Well, no. Because faced with evidence of the seemingly profligate spending of Glasgow City Council’s deputy leader David McDonald, representatives of opposition parties have declared themselves up in arms. The problem is that in addition to visiting schools, housing developments and local museums, Mr McDonald went on a number of publicly funded trips this year, with visits to Tokyo, Tallinn and Düsseldorf among them.

Tokyo was to attend the opening of an exhibition of 73 works from Glasgow’s publicly owned Burrell Collection; Tallinn was to rub shoulders with other civic leaders at the Estonian national song festival, an event Mr McDonald had been invited to as a representative of a UNESCO City of Music; and Düsseldorf was to take part in an international summit on social cohesiveness on the invitation of the mayor of Montreal.

Yet despite Glasgow working so hard to earn its emerging status as a global city - and despite the obvious advantages attending such events can bring - these were seen as beyond the pale. Conservative MSP Annie Wells reckoned Glaswegians “will be understandably annoyed that an SNP councillor is spending so much of their money on this truly international class of junketing”; Gary Smith, Scottish secretary of staunch Labour-supporting union the GMB, agreed. “Glasgow council-tax payers will be aghast at this councillor’s excesses,” he fumed. “The city’s infrastructure is decrepit, the streets are dirty and there are budget cuts affecting the elderly and vulnerable.”

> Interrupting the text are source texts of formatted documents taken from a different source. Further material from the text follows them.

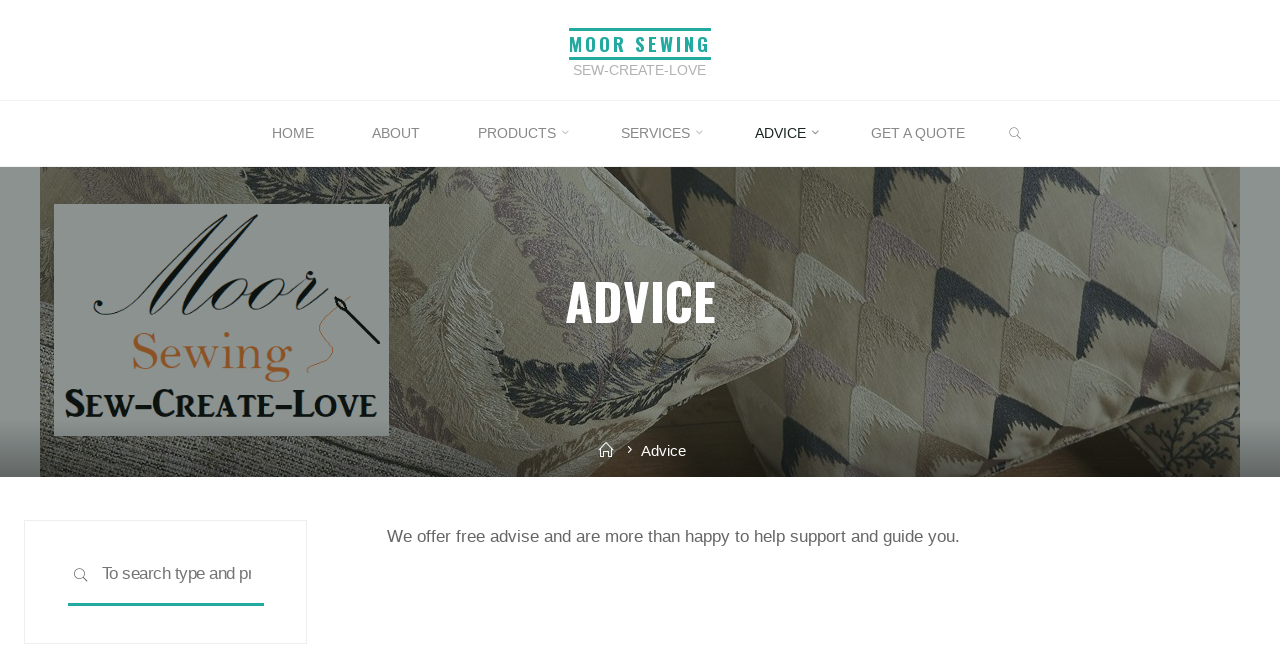

--- FILE ---
content_type: text/plain
request_url: https://www.google-analytics.com/j/collect?v=1&_v=j102&a=1687379779&t=pageview&_s=1&dl=http%3A%2F%2Fwww.moorsewing.com%2Fadvice%2F&ul=en-us%40posix&dt=Advice%20%7C%20Moor%20Sewing&sr=1280x720&vp=1280x720&_u=YGBAgUABCAAAACAAI~&jid=1885041238&gjid=863325425&cid=125854714.1768814944&tid=UA-146462386-1&_gid=1092469078.1768814944&_slc=1&z=1716694138
body_size: -285
content:
2,cG-WL0S2LH68M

Gary Smith does, of course, have a point. Like every other local authority in the country Glasgow City Council has been struggling with budgetary constraints whose effects are plain for all to see. Walk down any street and the filth is astonishing, with the absence of blocked drains, overflowing bins and dog dirt more remarkable than their presence. At the same time, the council is failing so miserably to meet its obligations to house everyone presenting as homeless that it has been placed under review by the Scottish Government, threatened with legal action by homelessness charity Shelter and been made the subject of an inquiry by the Scottish Housing Regulator. The city has its problems, alright, and then some.

Yet damning as those and many other issues are, none of that will be solved by the city turning in on itself. Far from this being the time for Glasgow’s leaders to hunker down and worry solely about how to cope with shrinking budgets, this is precisely the moment the city should be selling itself on the global stage, using the confidence it has gained over the past 30 years to attract the kind of investment that will at least give it the opportunity to thrive.

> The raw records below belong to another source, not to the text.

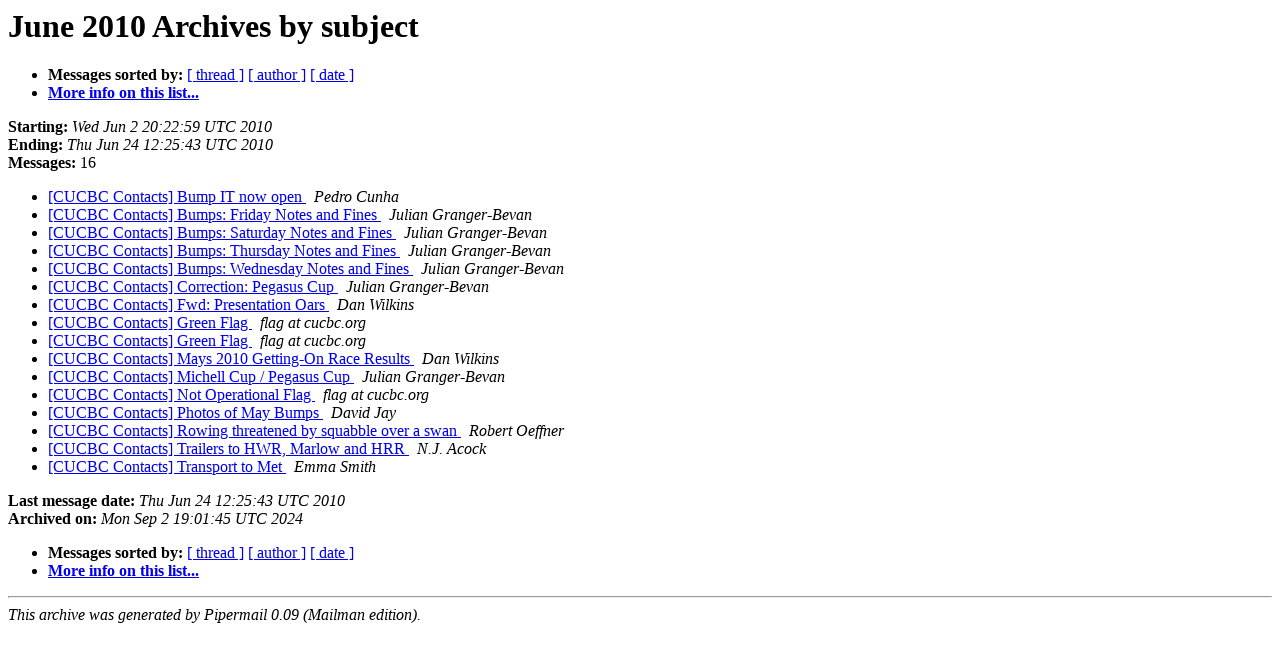

--- FILE ---
content_type: text/html
request_url: http://lists.cucbc.org/pipermail/contacts_lists.cucbc.org/2010-June/subject.html
body_size: 3521
content:
<!DOCTYPE HTML PUBLIC "-//W3C//DTD HTML 4.01 Transitional//EN">
<HTML>
  <HEAD>
     <title>The Contacts June 2010 Archive by subject</title>
     <META NAME="robots" CONTENT="noindex,follow">
     <META http-equiv="Content-Type" content="text/html; charset=us-ascii">
  </HEAD>
  <BODY BGCOLOR="#ffffff">
      <a name="start"></A>
      <h1>June 2010 Archives by subject</h1>
      <ul>
         <li> <b>Messages sorted by:</b>
	        <a href="thread.html#start">[ thread ]</a>
		
		<a href="author.html#start">[ author ]</a>
		<a href="date.html#start">[ date ]</a>

	     <li><b><a href="http://lists.cucbc.org/mailman/listinfo/contacts_lists.cucbc.org">More info on this list...
                    </a></b></li>
      </ul>
      <p><b>Starting:</b> <i>Wed Jun  2 20:22:59 UTC 2010</i><br>
         <b>Ending:</b> <i>Thu Jun 24 12:25:43 UTC 2010</i><br>
         <b>Messages:</b> 16<p>
     <ul>

<LI><A HREF="000658.html">[CUCBC Contacts] Bump IT now open
</A><A NAME="658">&nbsp;</A>
<I>Pedro Cunha
</I>

<LI><A HREF="000665.html">[CUCBC Contacts] Bumps: Friday Notes and Fines
</A><A NAME="665">&nbsp;</A>
<I>Julian Granger-Bevan
</I>

<LI><A HREF="000666.html">[CUCBC Contacts] Bumps: Saturday Notes and Fines
</A><A NAME="666">&nbsp;</A>
<I>Julian Granger-Bevan
</I>

<LI><A HREF="000662.html">[CUCBC Contacts] Bumps: Thursday Notes and Fines
</A><A NAME="662">&nbsp;</A>
<I>Julian Granger-Bevan
</I>

<LI><A HREF="000661.html">[CUCBC Contacts] Bumps: Wednesday Notes and Fines
</A><A NAME="661">&nbsp;</A>
<I>Julian Granger-Bevan
</I>

<LI><A HREF="000673.html">[CUCBC Contacts] Correction: Pegasus Cup
</A><A NAME="673">&nbsp;</A>
<I>Julian Granger-Bevan
</I>

<LI><A HREF="000671.html">[CUCBC Contacts] Fwd: Presentation Oars
</A><A NAME="671">&nbsp;</A>
<I>Dan Wilkins
</I>

<LI><A HREF="000663.html">[CUCBC Contacts] Green Flag
</A><A NAME="663">&nbsp;</A>
<I>flag at cucbc.org
</I>

<LI><A HREF="000664.html">[CUCBC Contacts] Green Flag
</A><A NAME="664">&nbsp;</A>
<I>flag at cucbc.org
</I>

<LI><A HREF="000659.html">[CUCBC Contacts] Mays 2010 Getting-On Race Results
</A><A NAME="659">&nbsp;</A>
<I>Dan Wilkins
</I>

<LI><A HREF="000672.html">[CUCBC Contacts] Michell Cup / Pegasus Cup
</A><A NAME="672">&nbsp;</A>
<I>Julian Granger-Bevan
</I>

<LI><A HREF="000667.html">[CUCBC Contacts] Not Operational Flag
</A><A NAME="667">&nbsp;</A>
<I>flag at cucbc.org
</I>

<LI><A HREF="000668.html">[CUCBC Contacts] Photos of May Bumps
</A><A NAME="668">&nbsp;</A>
<I>David Jay
</I>

<LI><A HREF="000670.html">[CUCBC Contacts] Rowing threatened by squabble over a swan
</A><A NAME="670">&nbsp;</A>
<I>Robert Oeffner
</I>

<LI><A HREF="000669.html">[CUCBC Contacts] Trailers to HWR, Marlow and HRR
</A><A NAME="669">&nbsp;</A>
<I>N.J. Acock
</I>

<LI><A HREF="000660.html">[CUCBC Contacts] Transport to Met
</A><A NAME="660">&nbsp;</A>
<I>Emma Smith
</I>

    </ul>
    <p>
      <a name="end"><b>Last message date:</b></a> 
       <i>Thu Jun 24 12:25:43 UTC 2010</i><br>
    <b>Archived on:</b> <i>Mon Sep  2 19:01:45 UTC 2024</i>
    <p>
   <ul>
         <li> <b>Messages sorted by:</b>
	        <a href="thread.html#start">[ thread ]</a>
		
		<a href="author.html#start">[ author ]</a>
		<a href="date.html#start">[ date ]</a>
	     <li><b><a href="http://lists.cucbc.org/mailman/listinfo/contacts_lists.cucbc.org">More info on this list...
                    </a></b></li>
     </ul>
     <p>
     <hr>
     <i>This archive was generated by
     Pipermail 0.09 (Mailman edition).</i>
  </BODY>
</HTML>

To suggest that politicians like Mr McDonald should snub invitations to build international links on the basis that all foreign trips are junkets is small minded in the extreme. It does nothing to address the very real issues Glasgow faces, but does plenty to damage the mature, confident, outward-looking image the city has worked so hard to create.

The artist and author Alasdair Gray, whose death at the weekend has left an unimaginable hole in Scotland’s cultural landscape, wrote repeatedly about Glasgow’s magnificence and to a large extent it was him who helped shape our recognition and understanding of that. As he had the character Duncan Thaw say in his masterwork Lanark, unless a city has been used by an artist “not even the inhabitants live there imaginatively”. “Think of Florence, Paris, London, New York,” the character said. “Nobody visiting them for the first time is a stranger because he’s already visited them in paintings, novels, history books and films.”

Alasdair Gray’s books and drawings, murals and poems have helped elevate Glasgow into the kind of city its inhabitants are proud to live in and whose visitors feel no strangeness in. Our civic leaders have a duty not just to nurture that legacy but to develop it too.

Sure Glasgow has problems with potholes and cleanliness, homelessness and drug addiction, but Tory politicians and Labour-soaked unions are wrong if they think that public funds should be spent on fixing that and that alone. Glasgow has earned the right to host events and exhibitions that will play a part in its future prosperity, but its leaders have had to work hard for that - and not just in the City Chambers. To suggest otherwise displays a stunning lack of imagination.